**Exercise directions**
Locate each row below that contains the word "traffic" and copy every such line in full.

[start of Provided records]

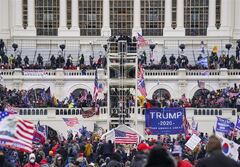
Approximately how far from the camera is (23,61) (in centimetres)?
7462

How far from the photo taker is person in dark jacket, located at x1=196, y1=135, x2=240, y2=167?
49.4ft

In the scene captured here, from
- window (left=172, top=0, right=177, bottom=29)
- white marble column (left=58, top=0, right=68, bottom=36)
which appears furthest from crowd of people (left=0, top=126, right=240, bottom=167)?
window (left=172, top=0, right=177, bottom=29)

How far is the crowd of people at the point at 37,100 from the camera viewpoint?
A: 58250 mm

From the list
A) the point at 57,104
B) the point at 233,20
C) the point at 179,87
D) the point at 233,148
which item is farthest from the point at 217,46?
the point at 233,148

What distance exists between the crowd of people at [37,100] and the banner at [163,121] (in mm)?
20012

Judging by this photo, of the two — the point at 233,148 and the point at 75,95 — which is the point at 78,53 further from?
the point at 233,148

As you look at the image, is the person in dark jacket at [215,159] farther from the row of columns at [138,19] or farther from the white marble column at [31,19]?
the white marble column at [31,19]

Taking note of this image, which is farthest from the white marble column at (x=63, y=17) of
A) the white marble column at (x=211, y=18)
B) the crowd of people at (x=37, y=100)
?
the crowd of people at (x=37, y=100)

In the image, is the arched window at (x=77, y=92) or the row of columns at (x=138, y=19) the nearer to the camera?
the arched window at (x=77, y=92)

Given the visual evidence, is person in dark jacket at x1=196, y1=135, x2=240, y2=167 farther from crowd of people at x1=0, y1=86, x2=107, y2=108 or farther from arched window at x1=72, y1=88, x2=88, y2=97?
arched window at x1=72, y1=88, x2=88, y2=97

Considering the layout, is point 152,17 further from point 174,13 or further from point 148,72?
point 148,72

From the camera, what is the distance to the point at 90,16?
8781 cm

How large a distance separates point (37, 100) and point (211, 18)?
96.3 ft

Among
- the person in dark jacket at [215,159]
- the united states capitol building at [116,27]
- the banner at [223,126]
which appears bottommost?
the banner at [223,126]
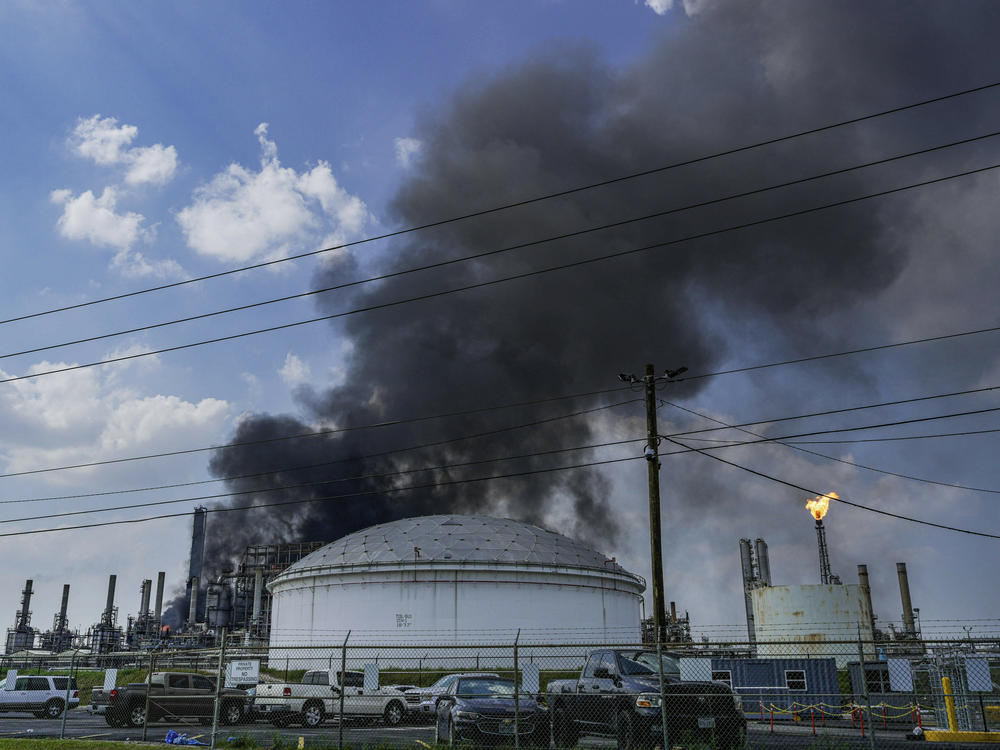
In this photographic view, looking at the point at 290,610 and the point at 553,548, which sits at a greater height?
the point at 553,548

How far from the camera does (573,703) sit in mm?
15969

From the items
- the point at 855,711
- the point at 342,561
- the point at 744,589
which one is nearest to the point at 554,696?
the point at 855,711

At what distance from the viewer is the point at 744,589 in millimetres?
71688

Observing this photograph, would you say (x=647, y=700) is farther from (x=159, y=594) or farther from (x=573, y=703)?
(x=159, y=594)

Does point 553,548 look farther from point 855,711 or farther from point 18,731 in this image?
point 18,731

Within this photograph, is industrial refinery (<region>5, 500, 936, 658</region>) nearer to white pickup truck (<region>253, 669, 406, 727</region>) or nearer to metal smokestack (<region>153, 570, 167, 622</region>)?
white pickup truck (<region>253, 669, 406, 727</region>)

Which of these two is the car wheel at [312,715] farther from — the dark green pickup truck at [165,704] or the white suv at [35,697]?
the white suv at [35,697]

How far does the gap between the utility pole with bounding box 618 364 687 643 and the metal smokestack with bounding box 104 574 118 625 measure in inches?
3765

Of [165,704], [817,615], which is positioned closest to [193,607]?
[165,704]

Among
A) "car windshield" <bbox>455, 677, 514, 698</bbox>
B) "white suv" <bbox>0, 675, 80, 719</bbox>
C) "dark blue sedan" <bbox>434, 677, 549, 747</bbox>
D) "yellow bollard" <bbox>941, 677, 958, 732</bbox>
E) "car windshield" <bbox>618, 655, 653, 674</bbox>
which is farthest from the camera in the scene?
"white suv" <bbox>0, 675, 80, 719</bbox>

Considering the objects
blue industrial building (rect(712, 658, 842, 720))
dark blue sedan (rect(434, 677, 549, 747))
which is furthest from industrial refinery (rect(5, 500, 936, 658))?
dark blue sedan (rect(434, 677, 549, 747))

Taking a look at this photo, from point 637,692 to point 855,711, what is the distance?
521 inches

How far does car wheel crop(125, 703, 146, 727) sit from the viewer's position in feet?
81.9

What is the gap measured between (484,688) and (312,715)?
9028 mm
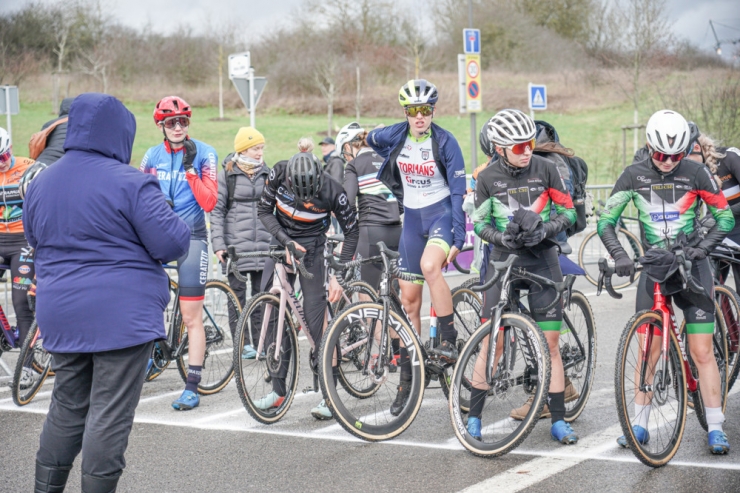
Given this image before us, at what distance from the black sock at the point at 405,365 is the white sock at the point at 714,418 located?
6.36 feet

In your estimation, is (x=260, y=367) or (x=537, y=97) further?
(x=537, y=97)

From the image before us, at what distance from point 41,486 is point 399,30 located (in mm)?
70386

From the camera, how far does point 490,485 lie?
5043 millimetres

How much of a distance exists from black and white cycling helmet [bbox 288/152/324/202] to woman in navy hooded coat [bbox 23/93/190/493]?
7.73ft

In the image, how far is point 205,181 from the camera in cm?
720

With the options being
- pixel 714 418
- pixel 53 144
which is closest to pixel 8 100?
pixel 53 144

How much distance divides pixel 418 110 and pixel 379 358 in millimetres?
→ 1833

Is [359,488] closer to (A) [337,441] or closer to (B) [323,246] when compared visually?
(A) [337,441]

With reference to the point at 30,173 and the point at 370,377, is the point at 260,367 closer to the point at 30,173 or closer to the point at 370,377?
the point at 370,377

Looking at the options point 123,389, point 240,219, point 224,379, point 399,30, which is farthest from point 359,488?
point 399,30

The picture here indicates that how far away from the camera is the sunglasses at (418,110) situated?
668 cm

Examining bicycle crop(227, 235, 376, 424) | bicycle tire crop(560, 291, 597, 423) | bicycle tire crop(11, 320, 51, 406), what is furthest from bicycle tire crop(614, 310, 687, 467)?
bicycle tire crop(11, 320, 51, 406)

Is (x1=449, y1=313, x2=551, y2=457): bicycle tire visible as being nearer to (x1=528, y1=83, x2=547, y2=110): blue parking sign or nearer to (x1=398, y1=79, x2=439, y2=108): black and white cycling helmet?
(x1=398, y1=79, x2=439, y2=108): black and white cycling helmet

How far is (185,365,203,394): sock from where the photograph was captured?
7176mm
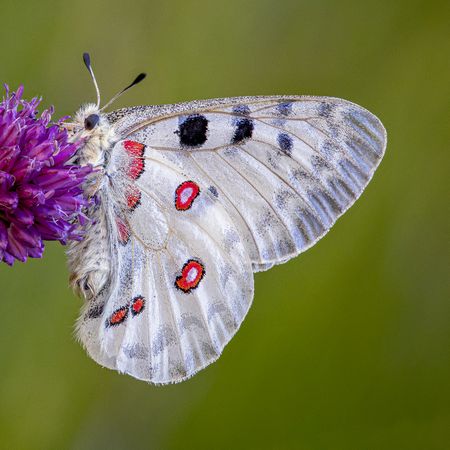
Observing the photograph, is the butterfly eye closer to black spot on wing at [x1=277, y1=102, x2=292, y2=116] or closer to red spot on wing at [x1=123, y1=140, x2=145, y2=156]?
red spot on wing at [x1=123, y1=140, x2=145, y2=156]

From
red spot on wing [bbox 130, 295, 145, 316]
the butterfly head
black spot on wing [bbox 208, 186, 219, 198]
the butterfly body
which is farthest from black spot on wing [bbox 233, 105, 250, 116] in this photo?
red spot on wing [bbox 130, 295, 145, 316]

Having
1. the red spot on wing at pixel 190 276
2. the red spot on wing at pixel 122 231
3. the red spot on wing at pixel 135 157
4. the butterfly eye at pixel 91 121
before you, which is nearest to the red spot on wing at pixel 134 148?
the red spot on wing at pixel 135 157

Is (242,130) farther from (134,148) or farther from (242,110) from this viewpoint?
(134,148)

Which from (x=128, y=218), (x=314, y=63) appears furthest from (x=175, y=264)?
(x=314, y=63)

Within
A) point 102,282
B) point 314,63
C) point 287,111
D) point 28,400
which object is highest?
point 314,63

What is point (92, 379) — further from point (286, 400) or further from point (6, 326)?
point (286, 400)

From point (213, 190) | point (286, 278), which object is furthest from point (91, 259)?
point (286, 278)
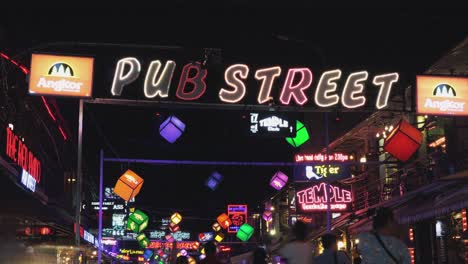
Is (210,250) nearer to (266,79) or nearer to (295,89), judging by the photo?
(266,79)

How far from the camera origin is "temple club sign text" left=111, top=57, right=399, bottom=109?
1659 centimetres

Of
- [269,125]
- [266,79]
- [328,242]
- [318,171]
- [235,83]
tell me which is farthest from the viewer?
[318,171]

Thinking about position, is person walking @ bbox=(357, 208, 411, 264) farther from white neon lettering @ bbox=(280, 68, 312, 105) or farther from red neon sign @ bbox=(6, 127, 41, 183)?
red neon sign @ bbox=(6, 127, 41, 183)

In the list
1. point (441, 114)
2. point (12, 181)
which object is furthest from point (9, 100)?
point (441, 114)

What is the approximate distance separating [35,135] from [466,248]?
53.0 ft

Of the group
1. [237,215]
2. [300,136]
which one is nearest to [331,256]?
[300,136]

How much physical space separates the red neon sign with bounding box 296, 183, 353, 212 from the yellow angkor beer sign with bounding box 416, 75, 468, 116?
405 inches

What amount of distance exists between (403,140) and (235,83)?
4838 mm

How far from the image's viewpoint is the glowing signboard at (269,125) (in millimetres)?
18922

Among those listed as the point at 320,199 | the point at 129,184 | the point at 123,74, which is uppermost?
the point at 123,74

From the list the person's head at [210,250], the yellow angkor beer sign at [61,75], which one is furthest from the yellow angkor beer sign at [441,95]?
the person's head at [210,250]


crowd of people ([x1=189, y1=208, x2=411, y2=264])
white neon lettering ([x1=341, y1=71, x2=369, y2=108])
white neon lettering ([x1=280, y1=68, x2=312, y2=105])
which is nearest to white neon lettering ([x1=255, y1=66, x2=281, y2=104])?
white neon lettering ([x1=280, y1=68, x2=312, y2=105])

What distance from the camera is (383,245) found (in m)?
6.54

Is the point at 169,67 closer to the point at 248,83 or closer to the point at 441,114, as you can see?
the point at 248,83
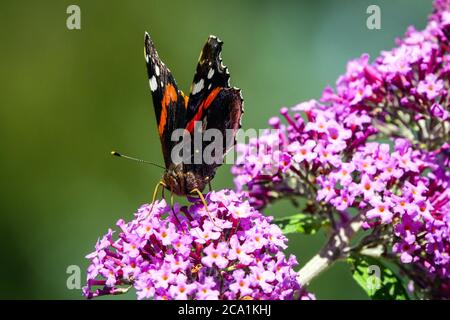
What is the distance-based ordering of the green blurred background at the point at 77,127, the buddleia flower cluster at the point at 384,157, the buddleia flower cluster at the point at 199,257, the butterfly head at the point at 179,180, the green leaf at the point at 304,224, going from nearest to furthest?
the buddleia flower cluster at the point at 199,257 → the buddleia flower cluster at the point at 384,157 → the butterfly head at the point at 179,180 → the green leaf at the point at 304,224 → the green blurred background at the point at 77,127

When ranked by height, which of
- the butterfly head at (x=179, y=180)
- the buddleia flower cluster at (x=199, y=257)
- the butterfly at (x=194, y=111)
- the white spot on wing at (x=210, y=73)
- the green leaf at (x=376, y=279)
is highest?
the white spot on wing at (x=210, y=73)

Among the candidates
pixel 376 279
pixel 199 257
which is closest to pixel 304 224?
pixel 376 279

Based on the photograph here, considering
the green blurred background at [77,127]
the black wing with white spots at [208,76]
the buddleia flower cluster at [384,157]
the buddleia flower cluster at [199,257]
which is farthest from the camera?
the green blurred background at [77,127]

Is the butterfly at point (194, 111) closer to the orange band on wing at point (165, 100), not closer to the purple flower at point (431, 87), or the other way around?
the orange band on wing at point (165, 100)

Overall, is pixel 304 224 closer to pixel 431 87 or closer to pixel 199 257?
pixel 199 257

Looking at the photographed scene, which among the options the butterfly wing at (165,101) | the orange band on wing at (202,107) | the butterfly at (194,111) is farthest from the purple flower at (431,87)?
the butterfly wing at (165,101)
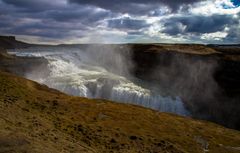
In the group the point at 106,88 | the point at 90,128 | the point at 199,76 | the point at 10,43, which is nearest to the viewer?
the point at 90,128

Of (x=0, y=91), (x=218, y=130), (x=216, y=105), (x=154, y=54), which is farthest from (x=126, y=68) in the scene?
(x=0, y=91)

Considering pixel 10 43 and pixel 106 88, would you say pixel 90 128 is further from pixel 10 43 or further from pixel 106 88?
pixel 10 43

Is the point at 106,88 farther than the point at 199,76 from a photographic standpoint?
No

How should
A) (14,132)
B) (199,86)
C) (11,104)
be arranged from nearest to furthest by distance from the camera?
(14,132) < (11,104) < (199,86)

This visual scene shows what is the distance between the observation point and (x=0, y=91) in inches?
1204

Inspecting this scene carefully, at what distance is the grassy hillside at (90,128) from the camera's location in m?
21.4

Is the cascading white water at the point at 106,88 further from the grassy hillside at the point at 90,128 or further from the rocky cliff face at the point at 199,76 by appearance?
the grassy hillside at the point at 90,128

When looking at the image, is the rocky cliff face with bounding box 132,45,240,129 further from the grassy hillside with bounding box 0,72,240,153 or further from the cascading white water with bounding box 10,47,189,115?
the grassy hillside with bounding box 0,72,240,153

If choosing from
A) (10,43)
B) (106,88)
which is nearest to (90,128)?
(106,88)

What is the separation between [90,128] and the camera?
2698cm

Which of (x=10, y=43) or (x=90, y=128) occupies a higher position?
(x=10, y=43)

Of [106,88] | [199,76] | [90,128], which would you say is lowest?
[106,88]

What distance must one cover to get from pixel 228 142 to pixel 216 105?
3312 centimetres

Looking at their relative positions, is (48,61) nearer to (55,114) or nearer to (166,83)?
(166,83)
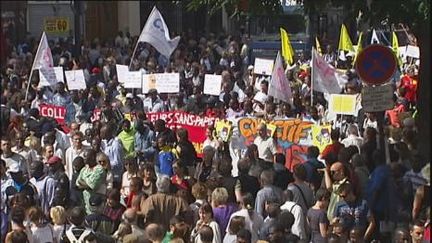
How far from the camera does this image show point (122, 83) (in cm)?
2078

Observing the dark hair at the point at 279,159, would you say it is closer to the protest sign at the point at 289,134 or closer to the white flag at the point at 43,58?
the protest sign at the point at 289,134

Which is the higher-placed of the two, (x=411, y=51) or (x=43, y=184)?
(x=411, y=51)

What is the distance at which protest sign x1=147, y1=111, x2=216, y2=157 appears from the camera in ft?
53.6

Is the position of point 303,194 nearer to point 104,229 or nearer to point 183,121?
point 104,229

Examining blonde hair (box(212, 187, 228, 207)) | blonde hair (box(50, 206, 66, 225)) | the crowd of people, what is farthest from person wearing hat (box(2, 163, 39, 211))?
blonde hair (box(212, 187, 228, 207))

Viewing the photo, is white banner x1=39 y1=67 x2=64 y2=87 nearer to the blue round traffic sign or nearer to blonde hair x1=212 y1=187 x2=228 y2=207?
the blue round traffic sign

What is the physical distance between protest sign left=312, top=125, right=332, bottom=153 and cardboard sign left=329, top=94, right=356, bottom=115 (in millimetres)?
641

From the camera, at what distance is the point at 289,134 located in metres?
15.2

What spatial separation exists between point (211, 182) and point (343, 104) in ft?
17.1

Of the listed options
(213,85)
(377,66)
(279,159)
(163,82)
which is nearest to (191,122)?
(163,82)

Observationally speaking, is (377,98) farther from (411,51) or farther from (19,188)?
(411,51)

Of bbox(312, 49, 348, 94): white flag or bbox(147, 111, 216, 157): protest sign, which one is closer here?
bbox(147, 111, 216, 157): protest sign

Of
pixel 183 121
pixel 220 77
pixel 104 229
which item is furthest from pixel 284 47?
pixel 104 229

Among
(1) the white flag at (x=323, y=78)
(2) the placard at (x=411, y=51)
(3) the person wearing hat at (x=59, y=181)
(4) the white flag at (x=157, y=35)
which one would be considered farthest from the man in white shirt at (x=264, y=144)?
(4) the white flag at (x=157, y=35)
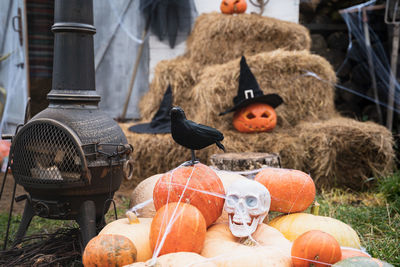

[end of Provided records]

**Response to the task**
Viewing the photo, is white banner x1=39 y1=67 x2=64 y2=87 nearer to the blue round traffic sign or nearer to blonde hair x1=212 y1=187 x2=228 y2=207?
the blue round traffic sign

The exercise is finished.